Until then, shareholders need to stomach a drop in HEPS of between 27% and 32% for the six months ended December. Cash generated from operations is expected to be between 30% and 35% lower.


Little Bites:

  • Director dealings:
    • An executive of Gold Fields (JSE: GFI) took advantage of this run in the gold price to sell R8.5 million worth of shares.
    • An associate of a director of Stor-Age (JSE: SSS) has acquired shares worth R495k.
  • Schroder European REIT (JSE: SCD) has acquired an industrial warehouse in the Netherlands for around €11 million. I only include such minor updates like these because the net initial yield for the deal is interesting. It gives us a sense of property valuations. In this case, the yield was 5.6% and the tenant has a 20 year triple net lease. The deal isn’t that small for Schroder, as it increases the portfolio industrial weighting from 25% to 29%.
  • The Rebosis (JSE: REA) business rescue plan has finally been published. You’ll apparently find it at this link. I say “apparently” because trying to work through the messy list of documents (with no publication dates) is annoying and I gave up, as I (thankfully) have no horse in this race.

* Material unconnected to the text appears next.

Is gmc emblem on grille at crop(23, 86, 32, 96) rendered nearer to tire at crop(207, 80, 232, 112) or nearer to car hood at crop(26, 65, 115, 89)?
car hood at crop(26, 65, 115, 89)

  • In an unusual move, Ascendis (JSE: ASC) has terminated the services of its auditor (in this case PricewaterhouseCoopers) but cannot yet announce a new auditor. Whilst it is true that a Big 4 audit firm is overkill for how small Ascendis now is, the optics on this could’ve been better.
  • Eastern Platinum (JSE: EPS) has almost no liquidity, so I can’t give it much space in Ghost Bites. If you are a shareholder though, you’ll want to read Monday’s announcement about massive accounting restatements that have resulted in far lower revenue than what was previously reported.